Visage, figure et masque

 

Examinons la différence qu’il y a entre la figure, le masque et le visage, la face renvoyant seulement à la frontalité d’une existence sans vérité propre (on emploie ce terme comme substantif à propos d’une bête qu’on voudrait uniquement désigner selon sa force et son anonymat).

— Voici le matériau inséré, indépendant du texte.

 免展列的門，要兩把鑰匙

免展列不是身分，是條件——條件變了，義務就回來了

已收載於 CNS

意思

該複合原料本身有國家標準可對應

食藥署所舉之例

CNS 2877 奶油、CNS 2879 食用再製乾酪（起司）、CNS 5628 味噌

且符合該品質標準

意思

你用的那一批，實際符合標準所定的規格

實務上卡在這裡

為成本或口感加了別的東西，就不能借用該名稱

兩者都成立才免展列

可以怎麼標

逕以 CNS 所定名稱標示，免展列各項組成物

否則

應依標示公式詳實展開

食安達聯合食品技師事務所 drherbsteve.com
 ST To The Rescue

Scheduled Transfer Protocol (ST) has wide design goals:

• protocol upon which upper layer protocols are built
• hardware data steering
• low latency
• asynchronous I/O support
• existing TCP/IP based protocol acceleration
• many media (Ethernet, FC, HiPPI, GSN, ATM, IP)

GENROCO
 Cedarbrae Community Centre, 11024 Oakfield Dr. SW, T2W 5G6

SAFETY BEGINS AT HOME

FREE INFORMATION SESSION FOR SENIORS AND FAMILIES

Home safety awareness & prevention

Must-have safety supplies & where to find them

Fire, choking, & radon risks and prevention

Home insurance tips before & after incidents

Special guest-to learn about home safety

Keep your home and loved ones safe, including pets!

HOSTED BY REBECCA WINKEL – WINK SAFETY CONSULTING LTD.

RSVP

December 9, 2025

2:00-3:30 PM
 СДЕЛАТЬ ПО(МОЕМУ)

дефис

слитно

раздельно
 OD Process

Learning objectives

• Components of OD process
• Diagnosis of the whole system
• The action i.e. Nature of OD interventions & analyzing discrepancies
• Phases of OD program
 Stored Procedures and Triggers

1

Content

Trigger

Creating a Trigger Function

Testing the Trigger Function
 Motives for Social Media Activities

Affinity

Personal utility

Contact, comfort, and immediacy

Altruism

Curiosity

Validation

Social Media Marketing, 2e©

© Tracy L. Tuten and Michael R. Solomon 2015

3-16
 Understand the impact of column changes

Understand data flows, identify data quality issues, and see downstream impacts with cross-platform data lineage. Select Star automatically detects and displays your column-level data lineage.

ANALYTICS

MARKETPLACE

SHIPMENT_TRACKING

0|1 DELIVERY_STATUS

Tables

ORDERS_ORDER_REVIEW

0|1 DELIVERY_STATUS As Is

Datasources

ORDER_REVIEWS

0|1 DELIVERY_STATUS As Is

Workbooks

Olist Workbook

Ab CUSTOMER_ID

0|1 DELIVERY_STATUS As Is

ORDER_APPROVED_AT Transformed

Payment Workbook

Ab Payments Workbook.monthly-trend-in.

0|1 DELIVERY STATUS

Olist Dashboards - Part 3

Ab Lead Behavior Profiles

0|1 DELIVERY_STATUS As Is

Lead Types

La figure renvoie d’abord au rapport, qu’on appelle précisément de figuration, entre l’universalité du type et la singularité de son représentant, qu’il s’agisse d’une idéalité (telle figure que j’ai tracée maladroitement est une ellipse) ou de l’humanité (tel grand blessé n’a plus figure humaine). Parler de la figure de quelqu’un et non de son visage revient donc à le considérer comme un représentant de l’humanité, par exemple un inconnu en face de qui on peut être assis dans l’autobus. Le masque par contre renvoie au savoir, et c’est ainsi qu’il s’oppose au visage : en ” dé-visageant ” ce voyageur, je puis dans une certaine mesure connaître son origine géographique, estimer sa place dans l’échelle sociale, son degré de culture, d’ouverture d’esprit ou de mesquinerie, d’égoïsme ou de générosité, me faire une idée de son savoir et de ses choix existentiels (c’est un intellectuel, son rictus est méprisant…). Or un masque bien fabriqué donnerait lieu aux mêmes réflexions. On aperçoit dès lors la différence avec le visage que nous indiquerons en rappelant qu’on n’a jamais vraiment raison que sans le savoir (sinon il s’agit de la représentation d’avoir raison) – raison selon le visage de celui qu’on rencontre réellement et non le masque, dont nous rapprocherons alors le concept du ” discours du maître ” (Lacan nous apprend que celui-ci s’énonce depuis une place qui est celle du ” semblant “). Le visage est donc la personne elle-même, sans le savoir par conséquent, mais pas sans la détermination : ses traits constitutifs et toujours-déjà là sont l’identité sexuelle, qui renvoie à l’impossibilité originelle et finale dont la psychanalyse est la théorie, et le regard, qui renvoie à l’alternance des positions de savoir et de non-savoir (par exemple le médecin regarde dans la gorge avant de voir qu’il s’agit d’une angine).